IBM's inherent problem is taking that huge population of nonstructured developers and getting them to WebSphere--IBM's application server--over the next five years, he added.

And while Microsoft executives swear migration to the next version of Exchange Server will not break existing Exchange implementations, solution providers are not convinced of that, either. "Our existing applications will not carry over to the next Exchange," one partner said bluntly.

Still, Exchange 2000's current WSS store at least is built atop relational technology, meaning the migration to a SQL Server-based store will not likely be as revolutionary as what Lotus plans, observers said.

"Whenever you look at what IBM is up to with Notes, DB2 and Domino and what Microsoft's up to with Yukon, Microsoft needs to beat IBM to the market. ... It's a footrace, and we're betting on Microsoft because they've always come through for us," said Frederick Volking, senior architect for Hunter Stone, another Columbia, S.C., solution provider.

Even as Lotus preps Domino Release 6 for a summer release, Microsoft is plotting ways to move Domino users over to Exchange. The company is negotiating quietly with Casahl Technology, San Ramon, Calif., to use Casahl technology for data migration purposes, several sources said. Casahl did not comment. While not commenting specifically on products and technologies, a Microsoft source said the company is evaluating several different technologies that provide co-existence of applications.

Other observers aren't so sure either Lotus or Microsoft will win in this move to new technologies. They point to lighter-weight, cheaper e-mail that meets most customer needs. Analysts cite Gordano Ltd. and Rockliffe as possible contenders in corporate mail going forward.

"The whole market is in transition. First, the world is moving toward modular systems built on standards using browsers and mobile devices. Second, it's heading toward portal solutions for mobile workers, not just for e-mail and calendaring but for other apps as well," said Gartner analyst Joyce Graff.

Increasingly, enterprises are scrutinizing the often-hefty costs associated with mail systems coming out of the client/server realm. "We're at a point where mail is more and more cumbersome, more and more expensive and beyond IT workers. Who needs all that capability?" Graff asked.

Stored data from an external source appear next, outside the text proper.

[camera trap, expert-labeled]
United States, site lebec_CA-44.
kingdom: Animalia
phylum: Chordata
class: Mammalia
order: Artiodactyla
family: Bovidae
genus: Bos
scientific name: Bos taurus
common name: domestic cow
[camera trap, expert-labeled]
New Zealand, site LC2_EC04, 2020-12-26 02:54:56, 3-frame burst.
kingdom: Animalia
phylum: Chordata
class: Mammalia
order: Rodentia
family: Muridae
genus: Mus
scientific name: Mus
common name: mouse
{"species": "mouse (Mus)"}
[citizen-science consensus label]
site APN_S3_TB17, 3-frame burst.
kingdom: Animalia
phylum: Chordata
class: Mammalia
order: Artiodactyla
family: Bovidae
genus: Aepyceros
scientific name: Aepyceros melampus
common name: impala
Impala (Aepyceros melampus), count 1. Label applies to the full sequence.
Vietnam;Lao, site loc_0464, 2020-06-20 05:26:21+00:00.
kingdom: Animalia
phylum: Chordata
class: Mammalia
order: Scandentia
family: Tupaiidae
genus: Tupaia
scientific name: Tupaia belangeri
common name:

More companies will evaluate lighter-weight mail offerings, now typically associated with ISPs, that could reduce their costs to maybe $5.95 a month from $20 to $25 per user, per month, she noted. She predicts that many companies will go to a tiered system, with knowledge workers who need collaborative talents using one system while the bulk of employees use just e-mail.

Corporate users are loath to forget already painful migrations just to get to Exchange 2000 and Domino Release 5, Graff noted. She estimates only 5 percent of the Microsoft Exchange base--Microsoft claims 100 million users--are on the current version.

Dana Gardner, analyst with the Aberdeen Group, concurs. "It was a large upgrade to [Exchange 5.5 because of storage and memory issues, then Microsoft pointed people to WSS [in Exchange 2000, now they're yanking that and there's ambiguity about their next message store with Yukon another six months to a year away," he noted. Yukon is the code name for the next release of Microsoft's SQL Server database, which will serve as the basis for the next Exchange store.

Meta Group is advising corporate clients to be wary of continued commitments to Domino, given Lotus' changes. "We're telling customers to think long and hard about commitment to Domino. They have to decide if their long-term commitment is to J2EE or .Net, and then at their management infrastructure, and then on what their relational database is, and then directory, portal strategies," Cain said.

Of course, the same migration talk that brings headaches to IT professionals is music to the ears of integrators and solution providers, who could reap rewards from all this trauma.

"Of course integrators love this. This is like the full employment act for them," said Meta Group's Cain.